GOAL: Substitute "exact" for "precise" in the lines from the one containing "What is the precise" through the last line, inclusive, and write out only those lines with everything else left unchanged.

TASK INPUT:
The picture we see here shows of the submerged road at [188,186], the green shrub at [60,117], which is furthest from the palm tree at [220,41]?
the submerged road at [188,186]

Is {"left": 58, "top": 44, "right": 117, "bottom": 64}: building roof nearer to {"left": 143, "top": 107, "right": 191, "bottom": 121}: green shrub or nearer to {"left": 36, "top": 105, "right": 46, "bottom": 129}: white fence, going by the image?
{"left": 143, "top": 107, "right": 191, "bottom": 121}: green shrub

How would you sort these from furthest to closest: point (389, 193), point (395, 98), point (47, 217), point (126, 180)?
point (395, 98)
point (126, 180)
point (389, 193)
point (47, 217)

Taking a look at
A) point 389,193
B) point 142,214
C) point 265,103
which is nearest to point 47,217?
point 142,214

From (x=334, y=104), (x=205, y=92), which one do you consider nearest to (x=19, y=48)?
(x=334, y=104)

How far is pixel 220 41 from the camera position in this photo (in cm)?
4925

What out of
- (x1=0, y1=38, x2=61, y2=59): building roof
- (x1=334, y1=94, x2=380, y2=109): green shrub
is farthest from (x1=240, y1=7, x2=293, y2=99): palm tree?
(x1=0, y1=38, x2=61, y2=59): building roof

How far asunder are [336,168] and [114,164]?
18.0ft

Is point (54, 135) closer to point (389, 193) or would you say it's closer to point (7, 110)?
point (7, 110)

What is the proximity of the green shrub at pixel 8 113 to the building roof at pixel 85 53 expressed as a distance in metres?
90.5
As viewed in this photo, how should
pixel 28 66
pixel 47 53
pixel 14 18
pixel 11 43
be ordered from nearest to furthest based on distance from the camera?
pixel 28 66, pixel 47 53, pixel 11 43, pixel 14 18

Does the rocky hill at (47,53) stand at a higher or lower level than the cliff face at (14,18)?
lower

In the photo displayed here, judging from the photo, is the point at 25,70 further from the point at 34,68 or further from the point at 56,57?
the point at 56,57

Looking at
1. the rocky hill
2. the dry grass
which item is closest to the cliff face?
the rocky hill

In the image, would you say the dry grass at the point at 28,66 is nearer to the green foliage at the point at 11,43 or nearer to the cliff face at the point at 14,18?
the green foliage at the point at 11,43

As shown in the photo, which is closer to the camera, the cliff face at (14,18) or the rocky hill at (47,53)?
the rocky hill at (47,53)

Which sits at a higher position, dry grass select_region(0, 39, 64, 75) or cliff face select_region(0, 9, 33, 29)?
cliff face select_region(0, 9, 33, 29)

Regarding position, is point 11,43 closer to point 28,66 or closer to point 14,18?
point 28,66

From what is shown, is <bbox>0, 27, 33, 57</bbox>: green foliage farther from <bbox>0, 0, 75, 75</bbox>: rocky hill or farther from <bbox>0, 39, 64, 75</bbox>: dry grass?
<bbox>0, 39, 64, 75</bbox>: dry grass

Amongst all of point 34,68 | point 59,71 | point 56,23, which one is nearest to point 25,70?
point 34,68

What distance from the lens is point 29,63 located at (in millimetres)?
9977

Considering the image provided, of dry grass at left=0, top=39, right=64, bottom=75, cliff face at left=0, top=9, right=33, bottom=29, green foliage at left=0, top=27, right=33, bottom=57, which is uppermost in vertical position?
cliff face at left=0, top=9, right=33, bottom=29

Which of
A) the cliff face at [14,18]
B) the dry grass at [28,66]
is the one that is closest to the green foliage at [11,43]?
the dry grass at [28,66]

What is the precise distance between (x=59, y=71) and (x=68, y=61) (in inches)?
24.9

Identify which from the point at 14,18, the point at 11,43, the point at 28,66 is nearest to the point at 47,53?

ANSWER TO THE TASK:
What is the exact distance between (x=59, y=71) and (x=68, y=61) (in inches)?
24.9

Identify which from the point at 14,18, the point at 11,43, the point at 28,66 is nearest to the point at 47,53?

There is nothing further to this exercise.